:: 抽出テキスト

法改正後に病院救命士は今後どこまで活躍できるか

法改正後に病院救命士は今後どこまで活躍できるか

【静岡学会・救急・防災委員会企画】

 2021年10月のいわゆる救急救命士法の改正・施行により、救急救命士は病院内で救急救命処置を実施することが可能となった。しかしながらすべて無条件で解禁されたわけではなく、現時点ではいくつかの制限があることに留意しておかなくてはならない。それは、対象者の制限、場と期間の制限、実施者の制限である。
 救急救命処置を実施することが許される対象は、重症傷病者に限られる。また実施可能な場所は、主として救急外来とされ、期間は当該傷病者が病棟に入院するまでの間と定められている。実施者の制限とは、事前に必須教育を修了していること、さらには所属する地域MCの認定を受けていることが要求されていることによる。救急救命士が実施可能な救急救命処置のうち28行為の実施に際しては、救急医学会と臨床救急医学会が合同で作成したガイドランなどで定められた「医療安全」「感染対策」「チーム医療」など3項目の受講修了が必須とされた。また、特定行為と称されてきた医師の具体的な指示に基づく気管挿管や乳酸リンゲル液による静脈路確保やアドレナリンの静脈内投与など5行為の実施には、地域MC の認定が必要とされている。
 このような種々の制限が存在してはいるものの、必要な研修を修了し、認定を得れば、対象傷病者を救急外来で受け入れて必要な救急救命処置を行い、入院までの間、救急救命士は医師や看護師と共に身に付けた技量をいかんなく発揮して救急医療提供に貢献することができる。働き方改革が進む救急医療の現場において、医師や看護師のタスクシフトの重要な担い手になることは間違いないだろう。
 今回の委員会企画では「法改正が救急救命士の活躍に繋がっているか?」をテーマに、救急救命士を育成している立場から2名、実際に病院に勤務している救急救命士の立場から2名の方々の講演を拝聴した。

::::
:: 提供資料

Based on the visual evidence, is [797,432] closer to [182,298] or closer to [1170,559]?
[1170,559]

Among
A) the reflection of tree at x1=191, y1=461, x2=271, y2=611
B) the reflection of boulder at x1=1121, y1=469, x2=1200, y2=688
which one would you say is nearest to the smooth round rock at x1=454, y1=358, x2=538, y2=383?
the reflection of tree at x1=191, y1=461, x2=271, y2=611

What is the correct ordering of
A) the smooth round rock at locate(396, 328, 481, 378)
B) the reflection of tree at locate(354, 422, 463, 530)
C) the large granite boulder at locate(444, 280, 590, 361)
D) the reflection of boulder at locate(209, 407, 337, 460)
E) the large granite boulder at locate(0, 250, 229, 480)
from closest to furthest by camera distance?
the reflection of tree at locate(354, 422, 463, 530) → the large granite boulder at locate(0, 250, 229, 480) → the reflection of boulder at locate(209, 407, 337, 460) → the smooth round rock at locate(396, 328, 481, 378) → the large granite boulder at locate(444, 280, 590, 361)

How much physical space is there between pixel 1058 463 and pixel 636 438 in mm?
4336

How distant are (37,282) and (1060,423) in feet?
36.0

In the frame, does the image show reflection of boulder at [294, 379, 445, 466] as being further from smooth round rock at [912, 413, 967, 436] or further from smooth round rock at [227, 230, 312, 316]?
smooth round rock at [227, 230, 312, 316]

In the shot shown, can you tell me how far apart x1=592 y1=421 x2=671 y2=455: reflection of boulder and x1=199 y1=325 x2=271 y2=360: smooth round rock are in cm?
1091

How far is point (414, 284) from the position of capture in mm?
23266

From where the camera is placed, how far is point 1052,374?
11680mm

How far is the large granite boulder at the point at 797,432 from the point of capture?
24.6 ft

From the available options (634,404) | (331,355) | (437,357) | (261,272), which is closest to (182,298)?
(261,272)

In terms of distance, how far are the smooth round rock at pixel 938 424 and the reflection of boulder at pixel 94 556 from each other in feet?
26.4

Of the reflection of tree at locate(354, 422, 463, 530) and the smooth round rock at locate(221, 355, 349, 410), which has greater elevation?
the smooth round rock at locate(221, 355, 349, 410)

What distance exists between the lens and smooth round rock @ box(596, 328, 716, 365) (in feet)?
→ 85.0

::::

課題文: 抽出テキストの「救急救命処置を実施することが許される対象」から「なることは間違いないだろう。」までを通して書き写し、その中の「救急外来」をすべて「救命救急センター」に置き換えてください。

解答:
救急救命処置を実施することが許される対象は、重症傷病者に限られる。また実施可能な場所は、主として救命救急センターとされ、期間は当該傷病者が病棟に入院するまでの間と定められている。実施者の制限とは、事前に必須教育を修了していること、さらには所属する地域MCの認定を受けていることが要求されていることによる。救急救命士が実施可能な救急救命処置のうち28行為の実施に際しては、救急医学会と臨床救急医学会が合同で作成したガイドランなどで定められた「医療安全」「感染対策」「チーム医療」など3項目の受講修了が必須とされた。また、特定行為と称されてきた医師の具体的な指示に基づく気管挿管や乳酸リンゲル液による静脈路確保やアドレナリンの静脈内投与など5行為の実施には、地域MC の認定が必要とされている。
 このような種々の制限が存在してはいるものの、必要な研修を修了し、認定を得れば、対象傷病者を救命救急センターで受け入れて必要な救急救命処置を行い、入院までの間、救急救命士は医師や看護師と共に身に付けた技量をいかんなく発揮して救急医療提供に貢献することができる。働き方改革が進む救急医療の現場において、医師や看護師のタスクシフトの重要な担い手になることは間違いないだろう。